[Rows of spatial question data]
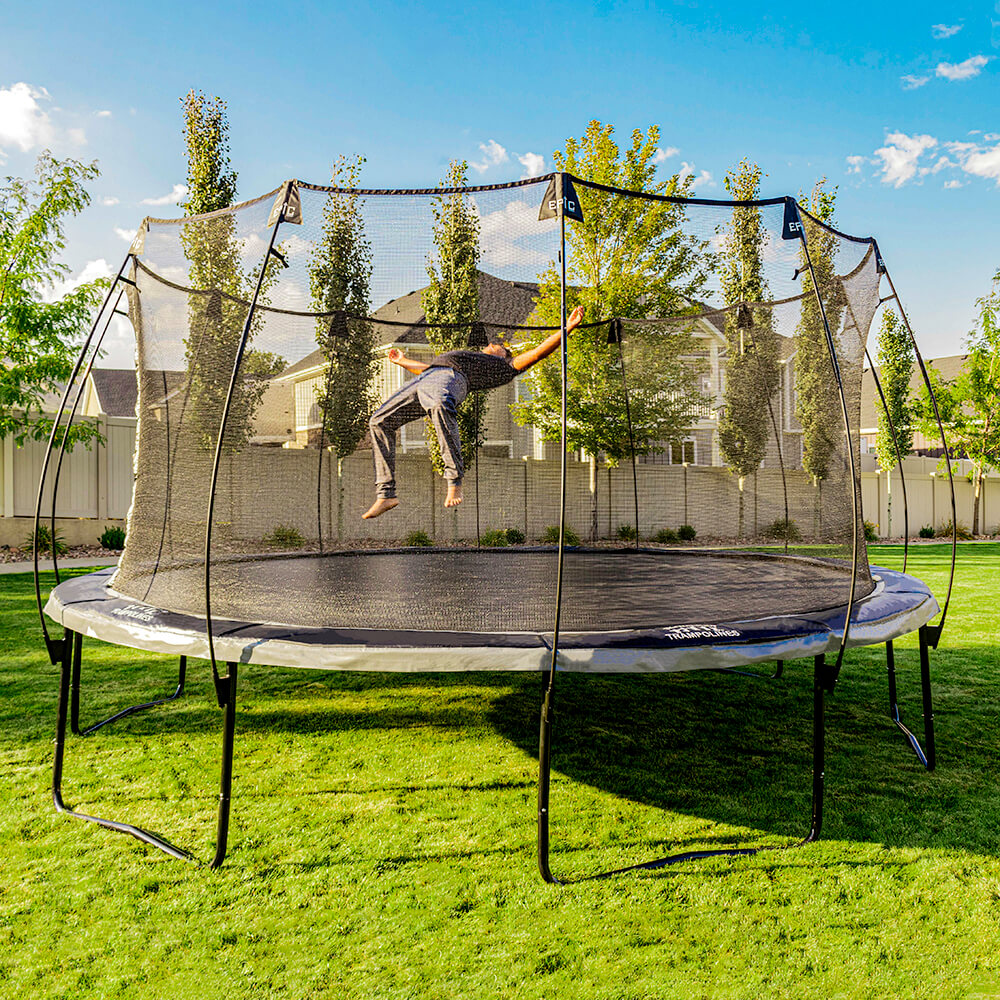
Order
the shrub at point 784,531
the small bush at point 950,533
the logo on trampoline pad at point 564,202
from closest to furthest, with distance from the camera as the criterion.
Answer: the logo on trampoline pad at point 564,202 < the shrub at point 784,531 < the small bush at point 950,533

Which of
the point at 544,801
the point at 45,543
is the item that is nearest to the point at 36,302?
the point at 45,543

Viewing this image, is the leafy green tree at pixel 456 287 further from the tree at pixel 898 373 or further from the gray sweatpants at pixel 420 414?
the tree at pixel 898 373

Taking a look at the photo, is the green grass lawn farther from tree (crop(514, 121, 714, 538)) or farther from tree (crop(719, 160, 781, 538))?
tree (crop(514, 121, 714, 538))

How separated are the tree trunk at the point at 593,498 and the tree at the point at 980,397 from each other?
1116cm

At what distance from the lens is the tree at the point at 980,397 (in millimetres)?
12422

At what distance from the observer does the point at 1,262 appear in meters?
6.85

* EXERCISE OBJECTIVE
Please copy all of the rows above word for word, leaving out the pictures.

* PROBLEM SOLUTION
Order
the shrub at point 784,531
the small bush at point 950,533
the logo on trampoline pad at point 564,202
from closest to furthest, with distance from the camera as the criterion.
Answer: the logo on trampoline pad at point 564,202 < the shrub at point 784,531 < the small bush at point 950,533

Which of
the point at 544,801
the point at 45,543
is the item that is nearest to the point at 36,302?
the point at 45,543

Viewing this image, is the leafy green tree at pixel 456 287 further from the tree at pixel 898 373 or further from the gray sweatpants at pixel 420 414?
the tree at pixel 898 373

Taking a look at the photo, is the green grass lawn farther from tree (crop(514, 121, 714, 538)) or farther from tree (crop(719, 160, 781, 538))?
tree (crop(514, 121, 714, 538))

How separated are the tree trunk at the point at 593,498 and the tree at the point at 980,397 from each other?
1116cm

At what distance from the lens is the tree at the point at 980,397 (in millimetres)?
12422

At what distance from the observer does the point at 1,262 appear in meters?
6.85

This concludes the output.